I'd like to share some info from my side. Currently we have an
internal solution for multi tier swap, implemented based on ZRAM and
writeback: 4 compression level and multiple block layer level. The
ZRAM table serves a similar role to the swap table in the "swap table
series" or the virtual layer here.

We hacked the BIO layer to let ZRAM be Cgroup aware, so it even
supports per-cgroup priority, and per-cgroup writeback control, and it
worked perfectly fine in production.

The interface looks something like this:
/sys/fs/cgroup/cg1/zram.prio: [1-4]
/sys/fs/cgroup/cg1/zram.writeback_prio [1-4]
/sys/fs/cgroup/cg1/zram.writeback_size [0 - 4K]

It's really nothing fancy and complex, the four priority is simply the
four ZRAM compression streams that's already in upstream, and you can
simply hardcode four *bdev in "struct zram" and reuse the bits, then
chain the write bio with new underlayer bio... Getting the priority
info of a cgroup is even simpler once ZRAM is cgroup aware.

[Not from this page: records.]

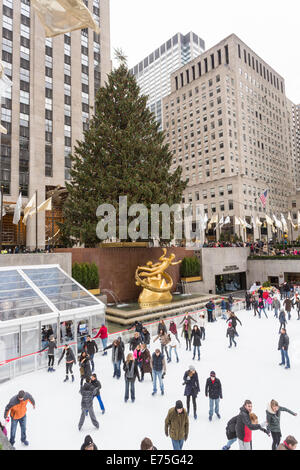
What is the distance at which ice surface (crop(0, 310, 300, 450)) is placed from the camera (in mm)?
6586

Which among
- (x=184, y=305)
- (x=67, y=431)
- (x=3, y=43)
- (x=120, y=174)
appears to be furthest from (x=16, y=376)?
(x=3, y=43)

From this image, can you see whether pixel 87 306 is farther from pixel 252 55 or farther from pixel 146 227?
pixel 252 55

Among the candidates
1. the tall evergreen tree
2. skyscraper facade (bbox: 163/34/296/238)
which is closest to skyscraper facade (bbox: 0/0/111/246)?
the tall evergreen tree

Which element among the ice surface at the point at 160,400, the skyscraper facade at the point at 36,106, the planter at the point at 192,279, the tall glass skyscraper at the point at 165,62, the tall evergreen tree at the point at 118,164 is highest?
the tall glass skyscraper at the point at 165,62

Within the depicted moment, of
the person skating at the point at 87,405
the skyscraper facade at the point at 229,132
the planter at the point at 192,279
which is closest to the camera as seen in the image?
the person skating at the point at 87,405

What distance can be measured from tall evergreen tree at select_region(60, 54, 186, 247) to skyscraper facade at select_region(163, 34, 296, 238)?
128ft

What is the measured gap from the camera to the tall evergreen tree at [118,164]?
23453 millimetres

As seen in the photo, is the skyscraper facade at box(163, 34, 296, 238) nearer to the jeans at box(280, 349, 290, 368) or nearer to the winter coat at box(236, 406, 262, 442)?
the jeans at box(280, 349, 290, 368)

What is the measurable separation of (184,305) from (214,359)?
32.4 feet

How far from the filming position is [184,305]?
853 inches

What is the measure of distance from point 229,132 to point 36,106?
4334 cm

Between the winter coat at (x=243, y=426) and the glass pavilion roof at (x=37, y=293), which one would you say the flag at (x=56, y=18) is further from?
the glass pavilion roof at (x=37, y=293)

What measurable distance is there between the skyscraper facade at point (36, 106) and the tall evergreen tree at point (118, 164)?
1461cm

All interfaces can be adjusted dynamically at any time (e.g. by an
agent), and already swapped out pages won't be touched. The block
devices are specified in ZRAM's sys files during swapon.

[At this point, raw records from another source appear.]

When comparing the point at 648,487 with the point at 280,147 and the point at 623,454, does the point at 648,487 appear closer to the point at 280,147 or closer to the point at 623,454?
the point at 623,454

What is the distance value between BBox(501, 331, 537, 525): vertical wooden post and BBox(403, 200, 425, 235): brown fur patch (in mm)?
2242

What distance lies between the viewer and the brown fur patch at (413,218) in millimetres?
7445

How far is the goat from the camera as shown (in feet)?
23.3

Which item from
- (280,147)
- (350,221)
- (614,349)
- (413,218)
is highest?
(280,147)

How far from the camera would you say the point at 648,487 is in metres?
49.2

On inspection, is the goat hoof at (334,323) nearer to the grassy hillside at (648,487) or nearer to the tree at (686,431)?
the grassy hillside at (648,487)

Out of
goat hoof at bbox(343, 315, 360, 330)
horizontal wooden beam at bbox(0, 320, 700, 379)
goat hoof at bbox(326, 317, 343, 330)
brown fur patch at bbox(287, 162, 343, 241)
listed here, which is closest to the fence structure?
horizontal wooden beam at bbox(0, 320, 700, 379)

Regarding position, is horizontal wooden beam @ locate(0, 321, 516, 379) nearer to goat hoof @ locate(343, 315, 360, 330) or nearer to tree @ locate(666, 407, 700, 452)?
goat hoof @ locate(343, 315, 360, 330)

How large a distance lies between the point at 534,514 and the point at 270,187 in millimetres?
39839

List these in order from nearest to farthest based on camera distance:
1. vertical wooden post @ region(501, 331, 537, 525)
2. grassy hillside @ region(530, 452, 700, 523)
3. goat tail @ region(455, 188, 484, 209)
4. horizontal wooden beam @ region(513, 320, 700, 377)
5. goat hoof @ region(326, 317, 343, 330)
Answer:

It's easy to implement, but not a good idea for upstream at all:
redundant layers, and performance is bad (if not optimized):
- it breaks SYNCHRONIZE_IO, causing a huge slowdown, so we removed the
SYNCHRONIZE_IO completely which actually improved the performance in
every aspect (I've been trying to upstream this for a while);
- ZRAM's block device allocator is just not good (just a bitmap) so we
want to use the SWAP allocator directly (which I'm also trying to
upstream with the swap table series);
- And many other bits and pieces like bio batching are kind of broken,
busy loop due to the ZRAM_WB bit, etc...
- Lacking support for things like effective migration/compaction,
doable but looks horrible.

So I definitely don't like this band-aid solution, but hey, it works.
I'm looking forward to replacing it with native upstream support.
That's one of the motivations behind the swap table series, which
I think it would resolve the problems in an elegant and clean way
upstreamly. The initial tests do show it has a much lower overhead
and cleans up SWAP.

But maybe this is kind of similar to the "less optimized form" you
are talking about? As I mentioned I'm already trying to upstream
some nice parts of it, and hopefully replace it with an upstream
solution finally.

I can try upstream other parts of it if there are people really
interested, but I strongly recommend that we should focus on the
right approach instead and not waste time on that and spam the
mail list.

I have no special preference on how the final upstream interface
should look like. But currently SWAP devices already have priorities,
so maybe we should just make use of that.